● **Listed entries**
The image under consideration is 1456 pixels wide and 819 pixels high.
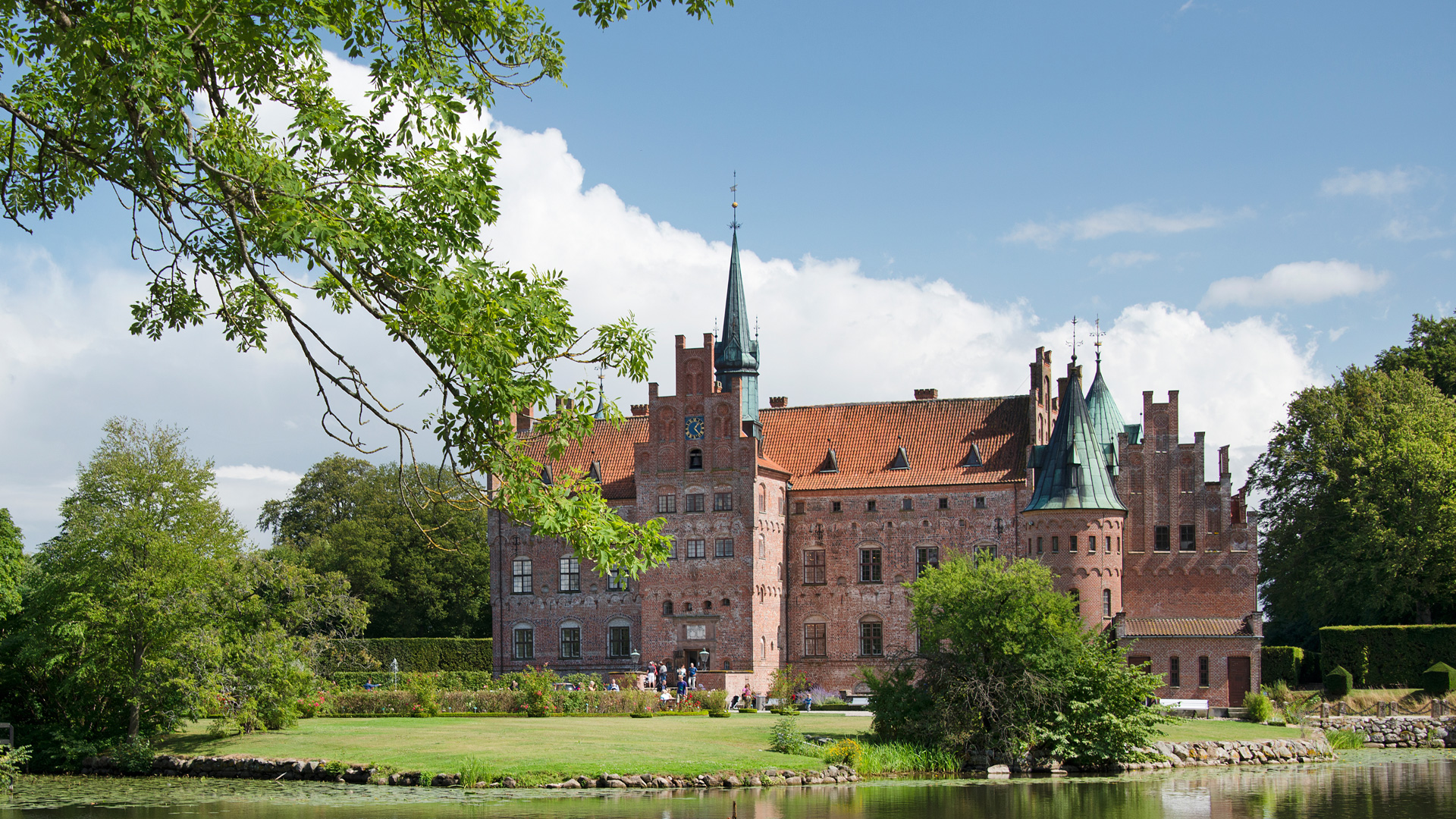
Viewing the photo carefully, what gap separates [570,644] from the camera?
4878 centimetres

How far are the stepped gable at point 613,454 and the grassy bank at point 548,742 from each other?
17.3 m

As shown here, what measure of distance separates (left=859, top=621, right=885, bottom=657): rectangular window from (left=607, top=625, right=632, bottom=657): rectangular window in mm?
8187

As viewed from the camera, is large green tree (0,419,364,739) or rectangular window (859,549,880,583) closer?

---

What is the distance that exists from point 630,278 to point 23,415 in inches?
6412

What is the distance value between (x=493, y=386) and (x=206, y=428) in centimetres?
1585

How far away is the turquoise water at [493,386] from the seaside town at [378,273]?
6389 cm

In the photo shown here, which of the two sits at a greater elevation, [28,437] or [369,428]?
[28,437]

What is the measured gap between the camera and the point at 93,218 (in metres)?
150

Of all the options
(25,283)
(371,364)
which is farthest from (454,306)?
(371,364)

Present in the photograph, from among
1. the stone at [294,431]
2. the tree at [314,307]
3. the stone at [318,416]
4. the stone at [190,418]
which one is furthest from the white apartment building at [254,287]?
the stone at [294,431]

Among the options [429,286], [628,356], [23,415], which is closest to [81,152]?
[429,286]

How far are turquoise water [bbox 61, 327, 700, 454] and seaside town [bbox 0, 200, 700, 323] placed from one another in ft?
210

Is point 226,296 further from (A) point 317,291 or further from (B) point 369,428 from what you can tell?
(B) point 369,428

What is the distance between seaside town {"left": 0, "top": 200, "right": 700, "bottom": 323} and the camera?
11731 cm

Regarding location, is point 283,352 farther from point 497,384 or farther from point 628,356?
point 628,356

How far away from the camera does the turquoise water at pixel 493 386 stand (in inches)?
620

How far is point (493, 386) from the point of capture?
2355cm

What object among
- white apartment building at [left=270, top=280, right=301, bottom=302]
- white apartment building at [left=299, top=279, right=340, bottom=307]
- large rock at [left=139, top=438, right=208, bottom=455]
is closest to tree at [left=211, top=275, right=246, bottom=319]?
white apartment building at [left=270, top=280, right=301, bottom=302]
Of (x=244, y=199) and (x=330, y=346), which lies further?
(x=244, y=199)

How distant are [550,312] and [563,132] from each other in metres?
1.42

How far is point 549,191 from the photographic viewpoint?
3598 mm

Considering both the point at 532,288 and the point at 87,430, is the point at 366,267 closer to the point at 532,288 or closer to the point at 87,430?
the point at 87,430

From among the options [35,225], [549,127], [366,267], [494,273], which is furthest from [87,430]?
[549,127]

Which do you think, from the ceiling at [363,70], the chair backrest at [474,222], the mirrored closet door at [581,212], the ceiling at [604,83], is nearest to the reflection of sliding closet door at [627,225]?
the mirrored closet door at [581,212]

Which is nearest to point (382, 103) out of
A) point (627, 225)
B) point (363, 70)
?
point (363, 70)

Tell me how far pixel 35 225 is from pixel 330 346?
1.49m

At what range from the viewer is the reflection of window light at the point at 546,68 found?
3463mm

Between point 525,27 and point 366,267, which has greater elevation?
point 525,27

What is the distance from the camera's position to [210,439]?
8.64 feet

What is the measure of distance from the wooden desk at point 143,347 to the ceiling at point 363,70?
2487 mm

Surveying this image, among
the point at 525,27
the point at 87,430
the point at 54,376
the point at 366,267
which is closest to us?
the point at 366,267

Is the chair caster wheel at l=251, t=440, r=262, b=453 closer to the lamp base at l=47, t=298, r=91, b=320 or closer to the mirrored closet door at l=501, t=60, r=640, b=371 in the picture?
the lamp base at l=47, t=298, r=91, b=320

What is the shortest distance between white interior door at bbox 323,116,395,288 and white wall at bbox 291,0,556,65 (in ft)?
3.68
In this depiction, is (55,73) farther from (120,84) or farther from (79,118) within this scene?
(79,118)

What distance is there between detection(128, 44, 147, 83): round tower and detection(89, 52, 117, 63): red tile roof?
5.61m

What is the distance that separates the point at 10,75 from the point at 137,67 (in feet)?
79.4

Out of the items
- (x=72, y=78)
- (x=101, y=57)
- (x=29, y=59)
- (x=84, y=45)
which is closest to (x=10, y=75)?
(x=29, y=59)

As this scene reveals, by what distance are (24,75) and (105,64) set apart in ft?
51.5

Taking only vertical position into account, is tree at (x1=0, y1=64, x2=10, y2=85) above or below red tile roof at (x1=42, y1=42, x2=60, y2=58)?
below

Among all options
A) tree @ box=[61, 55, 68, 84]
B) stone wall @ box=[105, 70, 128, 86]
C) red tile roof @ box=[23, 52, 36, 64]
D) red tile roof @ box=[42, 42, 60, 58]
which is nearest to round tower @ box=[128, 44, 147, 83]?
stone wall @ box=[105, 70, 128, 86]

* * *

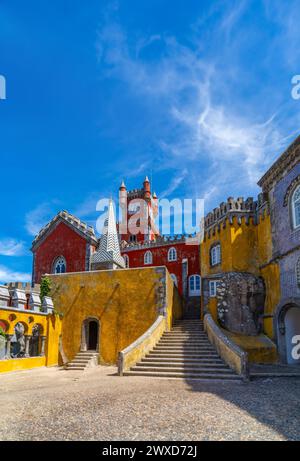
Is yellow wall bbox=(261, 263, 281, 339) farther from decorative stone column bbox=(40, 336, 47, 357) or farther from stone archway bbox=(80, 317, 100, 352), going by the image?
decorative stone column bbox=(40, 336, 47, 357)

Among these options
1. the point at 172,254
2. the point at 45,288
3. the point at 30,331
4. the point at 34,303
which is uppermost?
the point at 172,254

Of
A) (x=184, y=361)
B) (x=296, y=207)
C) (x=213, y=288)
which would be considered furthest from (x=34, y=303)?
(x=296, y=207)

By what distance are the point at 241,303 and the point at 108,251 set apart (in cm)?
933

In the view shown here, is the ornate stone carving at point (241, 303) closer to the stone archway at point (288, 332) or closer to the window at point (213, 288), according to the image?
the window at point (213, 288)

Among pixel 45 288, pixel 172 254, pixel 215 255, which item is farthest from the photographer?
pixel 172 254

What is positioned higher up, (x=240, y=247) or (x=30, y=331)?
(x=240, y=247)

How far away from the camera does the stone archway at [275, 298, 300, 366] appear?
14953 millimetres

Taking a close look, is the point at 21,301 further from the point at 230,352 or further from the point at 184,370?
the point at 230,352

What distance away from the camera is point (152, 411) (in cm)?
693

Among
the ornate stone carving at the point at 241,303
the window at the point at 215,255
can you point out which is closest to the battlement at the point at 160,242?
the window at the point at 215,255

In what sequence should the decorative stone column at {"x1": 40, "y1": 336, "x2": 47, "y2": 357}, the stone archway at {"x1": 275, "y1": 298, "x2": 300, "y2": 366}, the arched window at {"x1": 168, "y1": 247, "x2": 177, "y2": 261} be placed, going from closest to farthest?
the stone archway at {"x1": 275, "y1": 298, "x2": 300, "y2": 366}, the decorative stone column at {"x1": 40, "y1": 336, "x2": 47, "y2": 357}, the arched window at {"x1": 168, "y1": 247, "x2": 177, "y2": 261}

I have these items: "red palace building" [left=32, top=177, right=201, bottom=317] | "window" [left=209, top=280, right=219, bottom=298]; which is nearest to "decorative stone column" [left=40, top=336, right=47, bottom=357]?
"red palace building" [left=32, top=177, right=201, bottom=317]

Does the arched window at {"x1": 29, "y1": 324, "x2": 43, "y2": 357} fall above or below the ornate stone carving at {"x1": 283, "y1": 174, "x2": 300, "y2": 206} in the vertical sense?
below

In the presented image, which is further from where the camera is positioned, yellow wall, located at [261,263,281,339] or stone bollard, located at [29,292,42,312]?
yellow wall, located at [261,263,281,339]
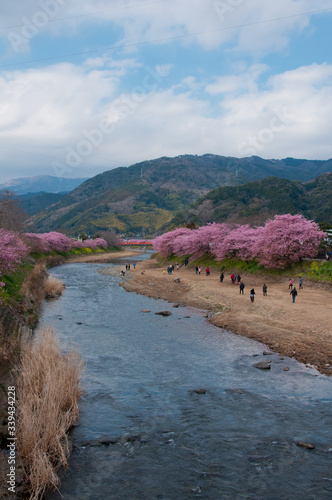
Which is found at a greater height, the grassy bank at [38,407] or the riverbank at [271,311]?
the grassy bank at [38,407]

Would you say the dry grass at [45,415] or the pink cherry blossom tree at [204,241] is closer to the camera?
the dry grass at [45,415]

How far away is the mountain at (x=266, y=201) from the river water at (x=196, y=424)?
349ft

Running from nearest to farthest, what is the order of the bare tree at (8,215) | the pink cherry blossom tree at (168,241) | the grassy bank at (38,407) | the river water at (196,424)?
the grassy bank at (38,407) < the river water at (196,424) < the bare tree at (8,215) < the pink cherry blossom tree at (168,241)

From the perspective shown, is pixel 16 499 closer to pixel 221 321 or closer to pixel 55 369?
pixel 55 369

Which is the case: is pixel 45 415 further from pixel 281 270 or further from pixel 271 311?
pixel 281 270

● **Requirement**
Reproduce word for word the lines above, from the line with "The image under" to the line with "As viewed from", both included. Leave the pictures out.

● **Solution to this task**
The image under consideration is 1456 pixels wide and 819 pixels high.
Viewing the photo carefully, what gap separates [570,644] from the camera?
4878 centimetres

How far are the stepped gable at point 613,454 and the grassy bank at point 548,742 from each other?
17.3 m

As shown here, what measure of distance separates (left=859, top=621, right=885, bottom=657): rectangular window from (left=607, top=625, right=632, bottom=657): rectangular window in mm?
8187

As viewed from the camera, is large green tree (0,419,364,739) or rectangular window (859,549,880,583) closer?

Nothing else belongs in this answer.